Begin

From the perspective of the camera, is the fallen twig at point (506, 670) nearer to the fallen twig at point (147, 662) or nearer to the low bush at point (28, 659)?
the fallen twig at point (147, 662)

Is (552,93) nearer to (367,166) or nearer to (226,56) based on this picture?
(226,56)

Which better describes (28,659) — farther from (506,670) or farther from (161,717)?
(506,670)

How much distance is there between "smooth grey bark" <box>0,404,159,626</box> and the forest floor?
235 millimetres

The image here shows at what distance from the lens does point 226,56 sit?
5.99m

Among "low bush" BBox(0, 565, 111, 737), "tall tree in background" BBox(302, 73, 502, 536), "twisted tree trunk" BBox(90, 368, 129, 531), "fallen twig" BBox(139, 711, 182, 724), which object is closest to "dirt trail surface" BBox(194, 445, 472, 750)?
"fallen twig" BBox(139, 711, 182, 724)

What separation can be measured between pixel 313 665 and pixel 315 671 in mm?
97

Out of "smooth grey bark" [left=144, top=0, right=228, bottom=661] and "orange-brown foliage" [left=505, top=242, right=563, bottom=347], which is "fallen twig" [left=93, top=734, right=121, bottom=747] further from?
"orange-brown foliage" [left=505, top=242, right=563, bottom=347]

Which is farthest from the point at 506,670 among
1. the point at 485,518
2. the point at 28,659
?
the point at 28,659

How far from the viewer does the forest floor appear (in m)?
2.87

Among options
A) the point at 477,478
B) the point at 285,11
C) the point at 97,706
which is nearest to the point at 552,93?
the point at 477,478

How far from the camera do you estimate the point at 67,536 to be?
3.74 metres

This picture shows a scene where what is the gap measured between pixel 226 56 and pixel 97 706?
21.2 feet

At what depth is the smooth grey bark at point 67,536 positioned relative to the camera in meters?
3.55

End

▶ [STATED PROBLEM] Copy all of the records above line for line, without changing anything.

▶ [OUTPUT BELOW]
From the perspective of the camera, is the fallen twig at point (506, 670) nearer to the fallen twig at point (147, 662) or nearer to the low bush at point (28, 659)?
the fallen twig at point (147, 662)

Is (552,93) nearer to (367,166) or nearer to (226,56) based on this picture?
(226,56)

Which better describes (28,659) — farther from (506,670) or farther from (161,717)?
(506,670)

How much distance is there between "smooth grey bark" <box>0,404,159,626</box> and the forest floor?
235 millimetres

The image here shows at what distance from the lens does point 226,56 sit?
5.99m

Among "low bush" BBox(0, 565, 111, 737), "tall tree in background" BBox(302, 73, 502, 536), "twisted tree trunk" BBox(90, 368, 129, 531), "fallen twig" BBox(139, 711, 182, 724), which object is closest to "dirt trail surface" BBox(194, 445, 472, 750)?
"fallen twig" BBox(139, 711, 182, 724)

What separation can be measured between pixel 313 665 and pixel 315 671 in mm?
97

Out of "smooth grey bark" [left=144, top=0, right=228, bottom=661] and "orange-brown foliage" [left=505, top=242, right=563, bottom=347], which is "fallen twig" [left=93, top=734, right=121, bottom=747] further from?
"orange-brown foliage" [left=505, top=242, right=563, bottom=347]

Which is farthest from the point at 506,670 among
1. the point at 485,518
2. the point at 28,659
?
the point at 28,659

How far from the viewer does the forest floor appear (in m)?
2.87

Among options
A) the point at 477,478
B) the point at 285,11
C) the point at 97,706
which is nearest to the point at 552,93?
the point at 477,478

How far from the camera do you estimate the point at 67,536 to be?
3.74 metres

This picture shows a scene where what is the gap measured between pixel 226 56 and pixel 97 706?
21.2 feet

At what depth is the smooth grey bark at point 67,536 positioned relative to the camera in meters?
3.55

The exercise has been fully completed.